_Extract_:
Thursday, 24 May 2018

I don't exist and I don't belong

I went to my first Groenlinks onderwijs werkgroep meeting on Tuesday evening. I was really nervous, mainly because in meetings like this, I am rubbish at making a good impression; I get triggered easily, I end up talking too much, even if I tell myself to shut up and I get overly distracted by trying to read everybody's expressions and trying to work out what people are feeling.
I had hoped I would meet a kindred spirit in some form, half the members weren't there and there were three people from another werkgroep, so it wasn't a typical meeting.
I know that things don't change or get better quickly. I know that councils attract people for different reasons and that we possibly all want similar things but are either resigned or pitching a different angle. But what I felt was mostly resignation. I got triggered by a couple of bingo card moments, as I call them. First someone said that the reason primary schools are so segregated is because and I quote Turkish parents only register their kids when they get a letter when the child is 4 and so instead of registering the kids from birth at the bestest school, they go to the primary down the road. And the other was that said within those minorities you also don't find involved parents "betrokken ouders". Both statements really triggered me. I'm sure these people are good people at heart, but really? those old chestnuts?
It made me think of the cycling bingo cards we used to joke about at council meetings, if you read the british press or see anything about cyclists on the TV - cyclists are all middle aged, middle class and white, they have beards, they ride two abreast, they don't use lights, they are invisible, they don't look where they are going, they run lights, they don't pay road tax, they don't follow the rules of the road, they clog up the roads on Sundays on their sport rides, women don't like cycling or riding bikes, it ruins their hair and so on.

_Exercises to complete_:
(a) Transcribe everything in the blog post about the Groenlinks onderwijs werkgroep meeting from "I don't exist" down to "a typical meeting.".
(b) In the blog post about the Groenlinks onderwijs werkgroep meeting, on what evening did the meeting take place?
(c) Resume the blog post about the Groenlinks onderwijs werkgroep meeting after its final sentence.

_Given entries_:

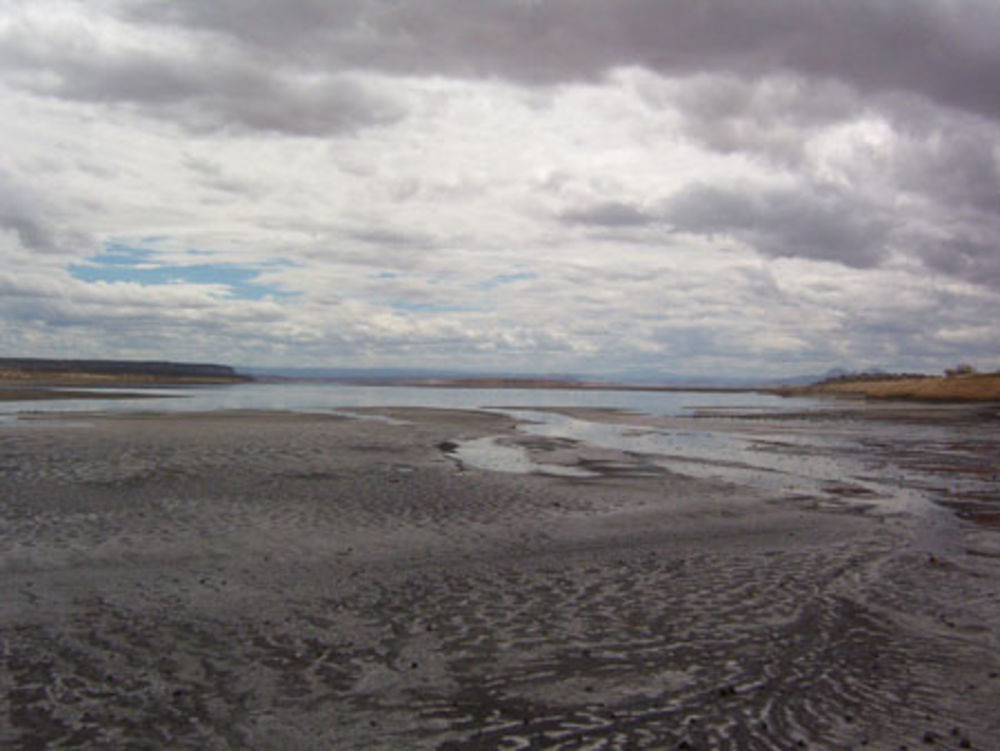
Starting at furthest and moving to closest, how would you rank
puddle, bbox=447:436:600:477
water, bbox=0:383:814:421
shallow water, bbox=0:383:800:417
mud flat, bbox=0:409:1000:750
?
shallow water, bbox=0:383:800:417 → water, bbox=0:383:814:421 → puddle, bbox=447:436:600:477 → mud flat, bbox=0:409:1000:750

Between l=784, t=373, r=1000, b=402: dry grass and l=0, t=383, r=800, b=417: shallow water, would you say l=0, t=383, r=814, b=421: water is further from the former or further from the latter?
l=784, t=373, r=1000, b=402: dry grass

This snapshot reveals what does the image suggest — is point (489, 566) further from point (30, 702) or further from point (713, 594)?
point (30, 702)

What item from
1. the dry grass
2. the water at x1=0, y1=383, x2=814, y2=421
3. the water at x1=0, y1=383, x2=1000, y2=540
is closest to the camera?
the water at x1=0, y1=383, x2=1000, y2=540

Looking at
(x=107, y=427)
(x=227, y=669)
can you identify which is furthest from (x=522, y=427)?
(x=227, y=669)

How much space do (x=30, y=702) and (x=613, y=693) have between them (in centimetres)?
546

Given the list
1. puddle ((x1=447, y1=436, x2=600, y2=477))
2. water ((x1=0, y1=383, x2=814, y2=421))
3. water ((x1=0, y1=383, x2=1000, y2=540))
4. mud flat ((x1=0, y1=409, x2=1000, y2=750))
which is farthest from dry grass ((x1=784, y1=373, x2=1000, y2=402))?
mud flat ((x1=0, y1=409, x2=1000, y2=750))

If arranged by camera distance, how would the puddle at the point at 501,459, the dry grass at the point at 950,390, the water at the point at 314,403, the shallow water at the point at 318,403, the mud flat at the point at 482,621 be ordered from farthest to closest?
the dry grass at the point at 950,390 → the shallow water at the point at 318,403 → the water at the point at 314,403 → the puddle at the point at 501,459 → the mud flat at the point at 482,621

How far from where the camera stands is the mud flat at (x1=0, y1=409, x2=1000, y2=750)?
7.11m

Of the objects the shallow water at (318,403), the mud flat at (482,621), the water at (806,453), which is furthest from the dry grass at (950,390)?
the mud flat at (482,621)

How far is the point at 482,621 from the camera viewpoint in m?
10.2

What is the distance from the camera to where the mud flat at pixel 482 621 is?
280 inches

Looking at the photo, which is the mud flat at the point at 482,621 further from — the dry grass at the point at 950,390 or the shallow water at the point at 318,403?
the dry grass at the point at 950,390

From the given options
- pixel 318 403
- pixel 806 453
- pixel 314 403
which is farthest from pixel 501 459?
pixel 318 403

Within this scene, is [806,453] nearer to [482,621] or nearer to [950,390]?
[482,621]
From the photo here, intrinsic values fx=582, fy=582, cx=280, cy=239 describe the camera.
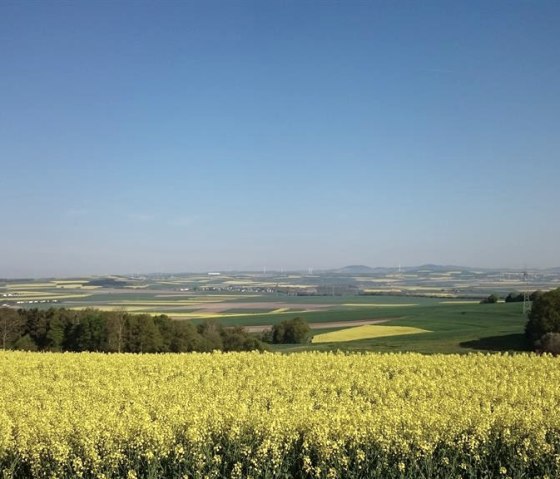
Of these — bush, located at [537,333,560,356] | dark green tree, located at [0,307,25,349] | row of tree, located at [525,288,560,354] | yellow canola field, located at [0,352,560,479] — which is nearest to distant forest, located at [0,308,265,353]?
dark green tree, located at [0,307,25,349]

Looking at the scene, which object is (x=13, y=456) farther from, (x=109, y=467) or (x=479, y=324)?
(x=479, y=324)

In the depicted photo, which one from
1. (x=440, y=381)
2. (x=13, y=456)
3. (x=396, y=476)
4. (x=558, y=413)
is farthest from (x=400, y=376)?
(x=13, y=456)

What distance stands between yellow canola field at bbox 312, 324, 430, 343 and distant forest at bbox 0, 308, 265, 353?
514 inches

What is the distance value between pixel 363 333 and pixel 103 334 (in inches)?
1245

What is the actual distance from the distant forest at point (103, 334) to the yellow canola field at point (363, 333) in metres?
13.1

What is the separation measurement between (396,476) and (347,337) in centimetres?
5720

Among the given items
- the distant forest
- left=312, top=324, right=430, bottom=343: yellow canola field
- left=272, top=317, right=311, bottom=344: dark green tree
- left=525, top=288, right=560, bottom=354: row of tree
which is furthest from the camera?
left=272, top=317, right=311, bottom=344: dark green tree

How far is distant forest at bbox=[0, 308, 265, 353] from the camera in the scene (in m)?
50.4

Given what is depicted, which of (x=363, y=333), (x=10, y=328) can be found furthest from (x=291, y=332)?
(x=10, y=328)

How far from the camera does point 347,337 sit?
6712cm

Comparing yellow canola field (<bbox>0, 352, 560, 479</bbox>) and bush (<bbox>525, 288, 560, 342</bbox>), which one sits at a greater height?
yellow canola field (<bbox>0, 352, 560, 479</bbox>)

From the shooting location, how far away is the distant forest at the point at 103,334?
50406 millimetres

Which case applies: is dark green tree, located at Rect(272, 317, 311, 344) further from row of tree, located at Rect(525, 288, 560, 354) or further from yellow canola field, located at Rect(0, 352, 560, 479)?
yellow canola field, located at Rect(0, 352, 560, 479)

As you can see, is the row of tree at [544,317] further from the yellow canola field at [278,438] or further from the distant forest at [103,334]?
the yellow canola field at [278,438]
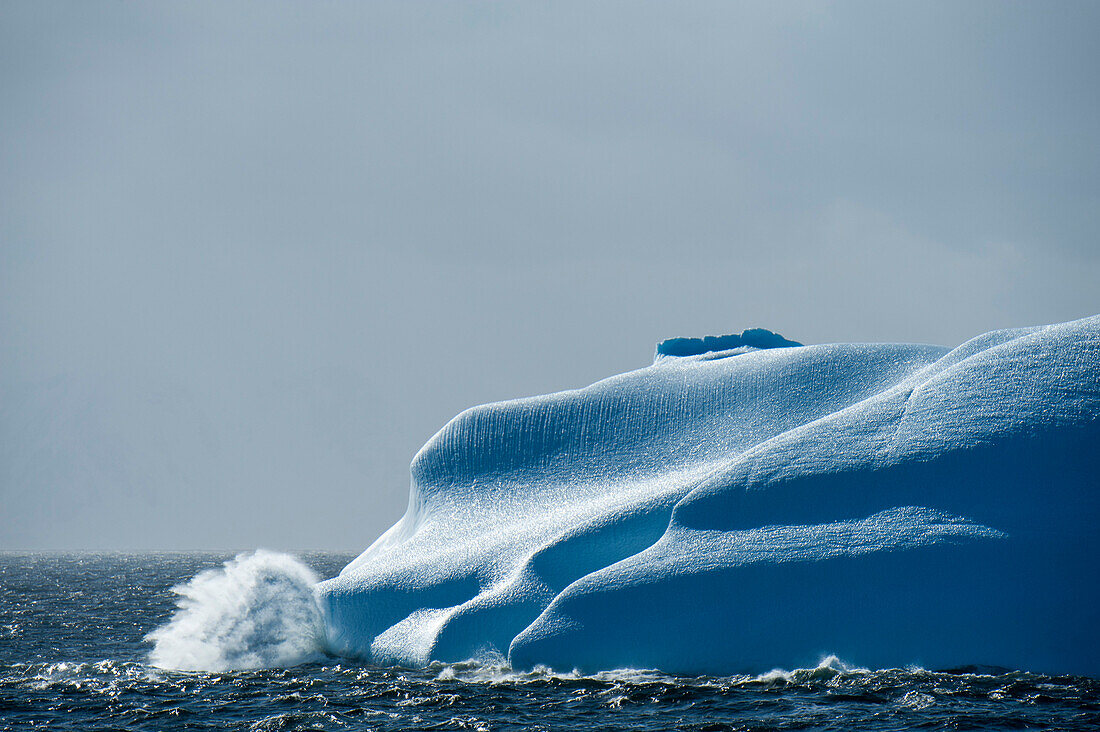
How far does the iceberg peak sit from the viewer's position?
34.7 m

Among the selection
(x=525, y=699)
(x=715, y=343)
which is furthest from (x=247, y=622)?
(x=715, y=343)

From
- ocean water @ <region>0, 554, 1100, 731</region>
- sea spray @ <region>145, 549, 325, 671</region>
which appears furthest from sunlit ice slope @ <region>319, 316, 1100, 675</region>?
sea spray @ <region>145, 549, 325, 671</region>

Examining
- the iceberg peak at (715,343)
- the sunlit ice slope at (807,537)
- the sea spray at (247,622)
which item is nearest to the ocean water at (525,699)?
the sunlit ice slope at (807,537)

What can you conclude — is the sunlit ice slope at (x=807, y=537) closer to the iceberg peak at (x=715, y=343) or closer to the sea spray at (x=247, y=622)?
the sea spray at (x=247, y=622)

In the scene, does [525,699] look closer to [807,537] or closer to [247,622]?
[807,537]

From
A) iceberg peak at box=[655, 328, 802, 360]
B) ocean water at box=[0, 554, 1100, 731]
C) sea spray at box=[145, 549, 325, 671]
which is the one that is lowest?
ocean water at box=[0, 554, 1100, 731]

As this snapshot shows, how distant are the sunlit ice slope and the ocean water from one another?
2.37 feet

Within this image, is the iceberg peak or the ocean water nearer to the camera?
the ocean water

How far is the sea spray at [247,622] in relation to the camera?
25344 mm

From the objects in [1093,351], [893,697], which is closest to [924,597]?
[893,697]

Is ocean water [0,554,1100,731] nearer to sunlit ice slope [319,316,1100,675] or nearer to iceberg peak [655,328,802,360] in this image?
sunlit ice slope [319,316,1100,675]

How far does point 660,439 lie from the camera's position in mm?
27453

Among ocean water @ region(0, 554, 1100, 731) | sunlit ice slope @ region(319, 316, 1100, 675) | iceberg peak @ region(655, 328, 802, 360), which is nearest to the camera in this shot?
ocean water @ region(0, 554, 1100, 731)

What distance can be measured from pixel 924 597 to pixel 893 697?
9.64 ft
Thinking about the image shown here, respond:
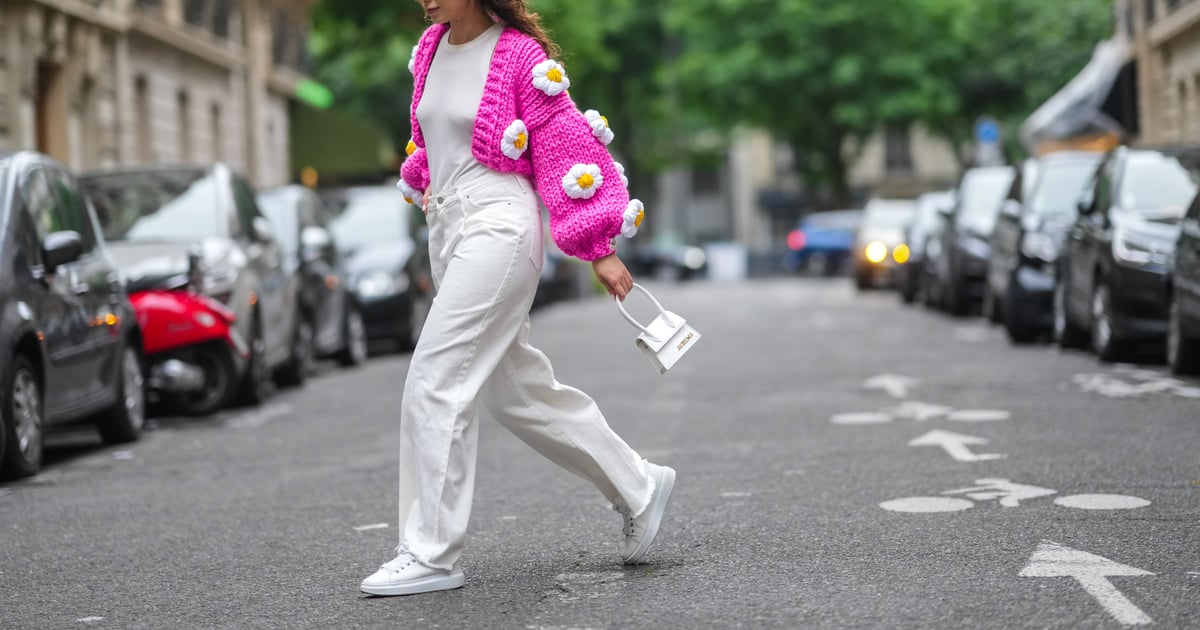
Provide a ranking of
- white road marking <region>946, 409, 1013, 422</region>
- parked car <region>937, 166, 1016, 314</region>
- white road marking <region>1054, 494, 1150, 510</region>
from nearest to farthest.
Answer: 1. white road marking <region>1054, 494, 1150, 510</region>
2. white road marking <region>946, 409, 1013, 422</region>
3. parked car <region>937, 166, 1016, 314</region>

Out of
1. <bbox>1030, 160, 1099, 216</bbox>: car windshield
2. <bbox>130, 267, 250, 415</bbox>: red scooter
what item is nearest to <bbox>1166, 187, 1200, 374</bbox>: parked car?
<bbox>1030, 160, 1099, 216</bbox>: car windshield

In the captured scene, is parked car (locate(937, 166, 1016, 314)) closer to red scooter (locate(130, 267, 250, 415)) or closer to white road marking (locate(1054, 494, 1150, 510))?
red scooter (locate(130, 267, 250, 415))

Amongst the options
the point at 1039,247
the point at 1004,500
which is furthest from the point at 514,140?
the point at 1039,247

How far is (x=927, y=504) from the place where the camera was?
23.5 ft

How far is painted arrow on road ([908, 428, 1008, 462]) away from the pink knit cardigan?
3.46 metres

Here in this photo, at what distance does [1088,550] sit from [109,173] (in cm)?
929

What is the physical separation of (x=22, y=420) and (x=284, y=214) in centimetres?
732

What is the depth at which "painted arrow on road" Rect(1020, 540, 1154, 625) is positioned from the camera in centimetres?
506

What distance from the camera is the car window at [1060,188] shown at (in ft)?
56.7

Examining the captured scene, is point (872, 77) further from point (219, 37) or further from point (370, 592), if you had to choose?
point (370, 592)

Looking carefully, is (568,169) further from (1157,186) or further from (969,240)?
(969,240)

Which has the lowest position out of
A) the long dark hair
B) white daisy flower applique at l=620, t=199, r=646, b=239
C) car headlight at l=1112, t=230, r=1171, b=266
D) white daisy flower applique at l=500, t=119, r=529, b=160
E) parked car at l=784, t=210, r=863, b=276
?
parked car at l=784, t=210, r=863, b=276

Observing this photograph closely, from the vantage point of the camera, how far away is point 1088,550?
6.02m

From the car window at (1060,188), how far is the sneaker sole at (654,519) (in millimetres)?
11639
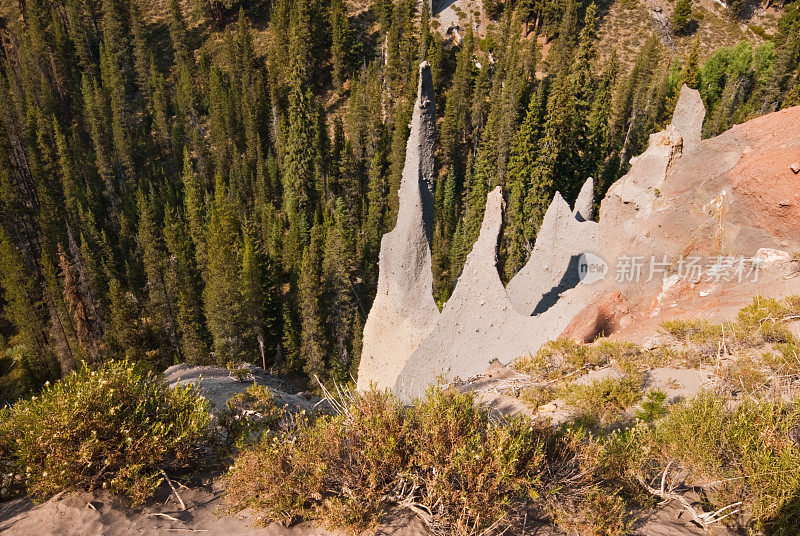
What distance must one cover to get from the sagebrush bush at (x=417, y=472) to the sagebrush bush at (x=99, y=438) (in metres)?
1.13

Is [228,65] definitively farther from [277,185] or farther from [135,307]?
[135,307]

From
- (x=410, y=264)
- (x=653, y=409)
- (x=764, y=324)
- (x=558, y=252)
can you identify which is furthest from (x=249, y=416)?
(x=558, y=252)

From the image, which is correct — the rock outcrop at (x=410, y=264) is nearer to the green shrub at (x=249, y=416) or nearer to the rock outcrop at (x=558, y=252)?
the rock outcrop at (x=558, y=252)

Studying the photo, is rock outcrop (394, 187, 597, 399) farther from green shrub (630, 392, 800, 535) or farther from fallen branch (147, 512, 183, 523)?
fallen branch (147, 512, 183, 523)

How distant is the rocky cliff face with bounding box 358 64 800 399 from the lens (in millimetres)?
14688

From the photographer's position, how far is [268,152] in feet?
187

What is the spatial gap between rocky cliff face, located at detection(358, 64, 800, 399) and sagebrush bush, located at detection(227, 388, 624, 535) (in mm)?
7904

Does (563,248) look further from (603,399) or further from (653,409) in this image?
(653,409)

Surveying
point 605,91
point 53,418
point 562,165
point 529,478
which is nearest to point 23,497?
point 53,418

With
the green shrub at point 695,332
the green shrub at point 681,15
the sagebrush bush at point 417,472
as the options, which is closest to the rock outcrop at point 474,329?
the green shrub at point 695,332

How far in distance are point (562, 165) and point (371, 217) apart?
18.7 metres

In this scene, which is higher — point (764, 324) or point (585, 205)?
point (764, 324)

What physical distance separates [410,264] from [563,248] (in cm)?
687

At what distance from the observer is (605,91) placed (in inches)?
1532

_The responses_:
(a)
I don't exist and I don't belong

I went to my first Groenlinks onderwijs werkgroep meeting on Tuesday evening. I was really nervous, mainly because in meetings like this, I am rubbish at making a good impression; I get triggered easily, I end up talking too much, even if I tell myself to shut up and I get overly distracted by trying to read everybody's expressions and trying to work out what people are feeling.
I had hoped I would meet a kindred spirit in some form, half the members weren't there and there were three people from another werkgroep, so it wasn't a typical meeting.

(b) Tuesday evening.

(c)
When you are a female cyclist, with lights, that stops at lights, obeys the rules (most of the time) and I ride for transport, I might as well not exist. I don't exist, and it's only by seeing how life in NL is do I know for sure that it's not that any of this is true, it's the environment that matters.
Same applies to Autistic people, you can make a bingo card of assumptions and "truths" about what auties do and don't do, what they can and can't do. The fact is, as dissabilities go, it has one of the largest proportions of adults not in work. This has nothing to do with their ability to work, and everything to do with environment.
And so the equality/minorities bingo card the same is also true, so there are people and just people. Give them what they need, they do what they do - some will do better than others and some will stand out as outstanding - good and bad, high and low. The environments never started off the same to to expect the same or similar result, or to blame the individuals, is a bit pointless.
Should you replicate the same environments? probably impossible, so no. But which elements are clearly missing? What systems exaggerate the problem and why?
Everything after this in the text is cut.